Damned to Eternity
- Author: Adam Pitluk
- Subjects: James Scott
- Genres: Non-fiction, crime
- Publisher: Da Capo Press
- ISBN: 978-0-306-81527-0

= Damned to Eternity =

2007 non-fiction crime book by Adam Pitluk

Damned to Eternity is a 2007 book about the criminal conviction of James Scott, who was found guilty of damaging a levee in 1993, causing flooding.

It was written by journalist and academic Adam Pitluk.

== Publication ==
Damned to Eternity was written by Adam Pitluk who was previously a Time magazine reporter and who also wrote Standing Eight: The Inspiring Story of Jesus “El Matador” Chavez, Who Became Lightweight Champion of the World, (2006).

The book was published by Da Capo Press in 2007.

== Synopsis ==
The book is about James Scott, who was convicted of damaging a levee on the Mississippi River at West Quincy, Missouri exacerbating the Great Flood of 1993. Scott is described as a man with an alcohol problem who worked at Burger King. The book documents his mental illness and childhood school arson. As an adult, Scott volunteered to respond to the flooding but often neglected his duties. After he reported some damage to a levee, Scott was accused of causing the damage, before being found guilty.

The book hints at a possible miscarriage of justice but does not strongly advocate for Scott's guilt or innocence.

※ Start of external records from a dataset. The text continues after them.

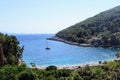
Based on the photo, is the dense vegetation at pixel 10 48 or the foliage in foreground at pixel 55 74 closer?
the foliage in foreground at pixel 55 74

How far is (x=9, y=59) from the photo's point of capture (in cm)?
7719

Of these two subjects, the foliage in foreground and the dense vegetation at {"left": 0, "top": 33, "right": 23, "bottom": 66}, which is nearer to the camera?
the foliage in foreground

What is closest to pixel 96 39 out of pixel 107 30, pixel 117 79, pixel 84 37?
pixel 84 37

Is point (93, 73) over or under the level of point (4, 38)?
under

== Critical reception and aftermath ==
Noting that the book neither attempts to convince readers of Scott's guilt or innocence, Kirkus Reviews described it as "comprehensive but halfhearted." Publishers Weekly commended the author for doing a "superb job." The Star Tribune described the book as compelling.

In 2022, Pitluk contributed to the Vice News documentary Overlooked, which followed up on the issues featured in the book.